Is being a team player something that can be taught? According to Associate Professor Travis Maynard of Colorado State University’s College of Business, the answer is most definitely yes – and it is a skill worth developing.
“It’s certainly a skill that you can learn and take with you,” Maynard said. “Teams are so prevalent in most fields and are used to some extent in most careers.”
Maynard is currently involved in a project with NASA regarding the adaptation of teams. Maynard and his colleagues created a literature review for NASA that aimed to understand what it is about teams in general that enables some to adapt, and some to struggle when faced with obstacles.
“NASA is interested in adaptation because they’re shooting to send a team to Mars,” Maynard said. “With the communication lag that exists between Earth and Mars, it can take over 25 minutes total to completely circulate a message. What we’re trying to do is give their teams that are going to Mars more experience, more training, team development and team building so they can be more adaptable on their own and less reliant on ground control.”
Maynard and his team are starting a project in November with saturation dive teams that work on oil platforms to observe some of the impacts of strict confinement on the effectiveness of teams. The dive teams generally consist of six to nine people that perform underwater repairs on oil infrastructures and live in a pressurized chamber for roughly 28 days. These chambers are roughly the size of an average professor’s office.
“The dive teams are a nice context to study what a trip to Mars will look like because it’s isolated, confined, and it’s a life or death type of situation with a challenging endeavor in a fairly high-risk environment,” Maynard said. “It’s a good context to study what NASA is interested in in terms of their team dynamics because we’ll look at team adaptation and team resilience to understand much more about these situations.”
Maynard is also involved with the U.S. Army to create a diagnostic tool so that the leaders of army units can quickly assess the levels of resilience of their teams.
“What is the level of hardiness of the team? Are they able to bounce back?” Maynard said. “There are all of these interruptions that happen and there are some teams that are able to overcome the problems and some that are not. The military is also interested in these topics so it’s very convenient that I get to do research that also benefits others.”
Maynard said the benefits of conducting such research extend further than professionals sharing data and results.
“There are practical ramifications from working with teams in healthcare, NASA and the military,” Maynard said. “They’ll perform better. Overcoming challenges in the military can help save lives and succeed on missions, and helping hospitals can lead to performing better surgeries and having a positive impact on society.”
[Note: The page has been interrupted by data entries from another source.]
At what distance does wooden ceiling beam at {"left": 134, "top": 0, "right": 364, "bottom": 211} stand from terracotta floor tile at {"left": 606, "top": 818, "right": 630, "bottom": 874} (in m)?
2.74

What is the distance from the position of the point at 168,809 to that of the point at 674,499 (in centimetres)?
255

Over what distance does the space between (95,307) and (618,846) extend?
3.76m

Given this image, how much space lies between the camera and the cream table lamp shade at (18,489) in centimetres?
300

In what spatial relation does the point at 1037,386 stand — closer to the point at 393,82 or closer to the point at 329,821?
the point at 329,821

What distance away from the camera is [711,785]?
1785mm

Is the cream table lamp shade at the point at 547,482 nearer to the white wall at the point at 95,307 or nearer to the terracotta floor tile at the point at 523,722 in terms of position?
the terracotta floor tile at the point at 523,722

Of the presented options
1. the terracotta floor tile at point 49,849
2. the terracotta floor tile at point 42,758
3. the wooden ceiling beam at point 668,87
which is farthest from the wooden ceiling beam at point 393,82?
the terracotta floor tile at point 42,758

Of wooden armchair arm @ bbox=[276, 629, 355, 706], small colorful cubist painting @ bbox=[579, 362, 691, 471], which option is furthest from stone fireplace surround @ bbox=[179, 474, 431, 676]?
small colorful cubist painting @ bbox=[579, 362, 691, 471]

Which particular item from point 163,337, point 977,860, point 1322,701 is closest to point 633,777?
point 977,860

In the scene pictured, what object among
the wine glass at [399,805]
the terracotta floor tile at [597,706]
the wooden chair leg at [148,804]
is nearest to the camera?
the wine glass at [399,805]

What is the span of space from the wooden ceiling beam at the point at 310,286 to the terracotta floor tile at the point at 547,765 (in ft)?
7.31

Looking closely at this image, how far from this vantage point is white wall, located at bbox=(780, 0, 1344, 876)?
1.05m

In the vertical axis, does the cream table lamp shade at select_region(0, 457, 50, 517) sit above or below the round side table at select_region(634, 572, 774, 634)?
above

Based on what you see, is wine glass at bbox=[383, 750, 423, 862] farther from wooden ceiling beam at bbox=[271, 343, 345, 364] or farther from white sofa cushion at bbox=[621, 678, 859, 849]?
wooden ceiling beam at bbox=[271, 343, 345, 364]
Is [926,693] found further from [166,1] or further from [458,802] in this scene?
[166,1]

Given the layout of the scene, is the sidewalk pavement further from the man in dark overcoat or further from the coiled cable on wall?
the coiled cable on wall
Maynard has worked with a variety of organizations and people, including consulting teams, financial auditing teams, state police officer teams, military air traffic control teams, and global supply chain teams, on how to improve effectiveness and efficiency within their groups.
In addition, Maynard has coached and trained surgical teams in operating rooms and labor delivery rooms, and conducted research in other contexts such as major league baseball teams and referee teams for Portuguese professional soccer leagues.
“We go into the situations and see what’s going well and what isn’t in terms of teamwork,” Maynard said. “We look at communication and leadership, create a training program to help improve efficiency and teamwork, and then we roll out the program and monitor its impact.”
Maynard obtained his current position as an associate professor in CSU’s College of Business after intensive business experiences both globally and domestically. After receiving an MBA in organizational behavior from the University of Denver and a PhD in the same field from the University of Connecticut, Maynard says he started thinking more seriously about becoming a professor in order to study and focus in on teams.
“When I was graduating from the University of Connecticut, I was fortunate enough that CSU had an opening to teach a class about teams in the management department,” Maynard said. “It was sort of fortuitous that as I was graduating, CSU was looking to offer a course that I eventually developed the syllabi and content for.”
Maynard expressed his excitement about his ability to make a difference through conducting team-related research and teaching a class to some of the next generation of teams and leaders.
“I like doing research where I can see some real practical and visible impact, because having an impact on an organization can have a true impact on society,” Maynard said. “That’s what I truly enjoy. If you can make an impact with your research, I think that’s more valuable, more impactful for me, more engaging for me.”